If this be a just view of the state of things, would not the Legislature have been guilty of great folly, if it had been intended by this act that more than one bill should be filed by the administrator? If that were the intention, and a bill must be filed for each creditor, instead of saving costs, there would be a greater accumulation of them. Better in that case to have left the remedy as it was by the act of 1784. As we think it must be seen, that in the case where the administrator files a bill, all the creditors must be brought, or, at their election, may come in and share rateably, it is next to be considered, what are the consequences it the administrator refuse to do so. JLhe act does not make it compulsory upon the administrator. to file a bill, but authorizes him to do so if he thinks proper.

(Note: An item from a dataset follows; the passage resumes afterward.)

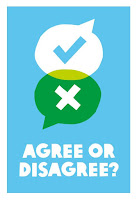 """Oxfam's """"Agree or disagree?"""" card deck"""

The Legislature supposed that as the administrator would generally be an heir, or the near connection of the heirs, and as one of the objects of this act was to protect the interest of the heirs, and preserve as much of their inheritance as possible, that he would in most cases choose to avail himself of this means for a speedy and cheap adjustment of the estate. But if he neglected or refused to do so, the act further provides, that any bona fide creditor whose debt remains unpaid, may come in and file a bill for the attainment of the identical objects which would have been obtained bad the administrator filed one. The act says, “on the prayer of the administrator or of any bona fide creditor,” thus showing beyond a doubt, that they intended the bill should have the same effect, which-soever of these characters should file it.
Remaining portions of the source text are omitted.